• TASK STATEMENT
Retype, word for word, every line from the one holding "China Manufacturer Garden" through the one holding "تطبيق Google Contacts أحد تطبيقات الإتصالات" in the entries below, both included, and only those lines.

Start of EXTRACTED DATA

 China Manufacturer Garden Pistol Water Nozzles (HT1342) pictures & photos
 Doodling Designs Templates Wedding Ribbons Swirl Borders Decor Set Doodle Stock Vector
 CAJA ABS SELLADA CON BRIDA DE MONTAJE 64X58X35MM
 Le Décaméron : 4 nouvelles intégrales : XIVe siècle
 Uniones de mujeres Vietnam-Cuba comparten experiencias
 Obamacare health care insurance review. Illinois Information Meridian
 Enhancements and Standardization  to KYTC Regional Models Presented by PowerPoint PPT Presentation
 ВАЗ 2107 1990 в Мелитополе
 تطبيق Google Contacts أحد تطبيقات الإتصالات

End of EXTRACTED DATA
Start of EXTRACTED DATA

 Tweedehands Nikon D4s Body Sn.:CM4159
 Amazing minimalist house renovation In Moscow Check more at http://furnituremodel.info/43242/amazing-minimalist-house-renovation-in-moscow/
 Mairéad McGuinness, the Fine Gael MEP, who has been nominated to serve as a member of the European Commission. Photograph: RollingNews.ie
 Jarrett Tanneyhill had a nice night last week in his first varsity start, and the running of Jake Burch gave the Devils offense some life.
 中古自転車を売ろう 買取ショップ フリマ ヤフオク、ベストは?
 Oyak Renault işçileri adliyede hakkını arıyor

End of EXTRACTED DATA

• REPLY
 China Manufacturer Garden Pistol Water Nozzles (HT1342) pictures & photos
 Doodling Designs Templates Wedding Ribbons Swirl Borders Decor Set Doodle Stock Vector
 CAJA ABS SELLADA CON BRIDA DE MONTAJE 64X58X35MM
 Le Décaméron : 4 nouvelles intégrales : XIVe siècle
 Uniones de mujeres Vietnam-Cuba comparten experiencias
 Obamacare health care insurance review. Illinois Information Meridian
 Enhancements and Standardization  to KYTC Regional Models Presented by PowerPoint PPT Presentation
 ВАЗ 2107 1990 в Мелитополе
 تطبيق Google Contacts أحد تطبيقات الإتصالات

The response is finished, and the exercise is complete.